Alfonso Asturaro. — Santa caterina da siena, Osservazioni psico-patologiche. In-12, 48 p.  Napoli, Morano, 1881.

Cette brochure est une esquisse plutôt qu’une étude achevée de la vie de sainte Catherine. Le sous-titre en indique l’esprit.

Conformément à la méthode qui associe l’observation psychologique, dans le sens le plus complet de ce mot, à la recherche objective, c’est-à-dire, suivant les cas, tantôt à l’expérimentation physiologique, tantôt à l’observation clinique, le Dr. Asturaro remarque d’abord que, comme il s’agit de pénétrer au fond de l’âme même de Catherine pour essayer d’en reconstituer l’histoire intime, c’est une étude psychologique qu’il faut faire. Mais aujourd’hui la psychologie commence à la médecine. N’y a-t-il pas dans la conformation organique du sujet donné ou chez ses ascendants un principe physiologique qui procure, pour ainsi dire, la clef de la vie psychique ? Ici, c’est sainte Catherine elle-même, ses lettres ou ses disciples qui fournissent la réponse. L’auteur énumère alors et décrit un ensemble de phénomènes que la célèbre mystique présenta (il est loisible au médecin de les retrouver racontés çà et là par Catherine ou par ses amis et disciples) durant toute sa vie, dès l’âge le plus tendre : longs évanouissements, crises de spasmes et d’angoisse, stigmates, hyperesthésie et anesthésie, contractures, visions et extases.
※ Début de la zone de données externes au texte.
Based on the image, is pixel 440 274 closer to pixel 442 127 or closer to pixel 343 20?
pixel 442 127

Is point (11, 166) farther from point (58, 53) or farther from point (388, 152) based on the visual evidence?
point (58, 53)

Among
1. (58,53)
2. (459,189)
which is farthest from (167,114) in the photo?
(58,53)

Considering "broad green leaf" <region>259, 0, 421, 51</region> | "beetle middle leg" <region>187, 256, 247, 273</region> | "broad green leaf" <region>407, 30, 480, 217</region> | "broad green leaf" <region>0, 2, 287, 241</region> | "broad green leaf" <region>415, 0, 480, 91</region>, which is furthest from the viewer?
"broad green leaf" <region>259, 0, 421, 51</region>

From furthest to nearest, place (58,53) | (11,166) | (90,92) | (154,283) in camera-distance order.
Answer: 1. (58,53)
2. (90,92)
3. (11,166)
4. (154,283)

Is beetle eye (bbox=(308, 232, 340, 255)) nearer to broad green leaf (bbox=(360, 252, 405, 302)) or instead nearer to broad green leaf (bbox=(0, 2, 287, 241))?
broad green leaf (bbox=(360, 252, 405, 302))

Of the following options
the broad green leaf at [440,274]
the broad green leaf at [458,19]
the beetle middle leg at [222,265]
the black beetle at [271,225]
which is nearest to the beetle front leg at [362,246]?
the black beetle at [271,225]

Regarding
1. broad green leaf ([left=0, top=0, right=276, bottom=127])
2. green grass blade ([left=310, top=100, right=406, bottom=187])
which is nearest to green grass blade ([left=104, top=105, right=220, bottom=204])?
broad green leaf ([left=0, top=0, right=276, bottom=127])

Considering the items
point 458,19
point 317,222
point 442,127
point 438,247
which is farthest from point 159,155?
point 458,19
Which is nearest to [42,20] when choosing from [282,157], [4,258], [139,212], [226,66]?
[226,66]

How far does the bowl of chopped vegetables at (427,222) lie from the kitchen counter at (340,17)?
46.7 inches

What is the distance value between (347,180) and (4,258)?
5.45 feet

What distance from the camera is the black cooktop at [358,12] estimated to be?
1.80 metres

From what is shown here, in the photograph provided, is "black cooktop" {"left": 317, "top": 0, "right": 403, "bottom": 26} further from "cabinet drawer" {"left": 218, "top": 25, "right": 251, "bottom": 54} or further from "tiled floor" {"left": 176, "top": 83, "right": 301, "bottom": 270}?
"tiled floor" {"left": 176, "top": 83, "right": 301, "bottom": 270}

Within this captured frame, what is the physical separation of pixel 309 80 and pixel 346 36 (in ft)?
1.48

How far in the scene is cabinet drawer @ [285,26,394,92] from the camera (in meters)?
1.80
Donc on a affaire à une malade, et la maladie est l’hystérie. Entre autres preuves à l’appui de ce diagnostic, le D’Asturaro apporte des extraits d’une lettre écrite par Catherine à son confesseur et où la sainte décrit avec une précision étonnante deux accès, assurément hystériques pour n’importe quel médecin (p. 11-12).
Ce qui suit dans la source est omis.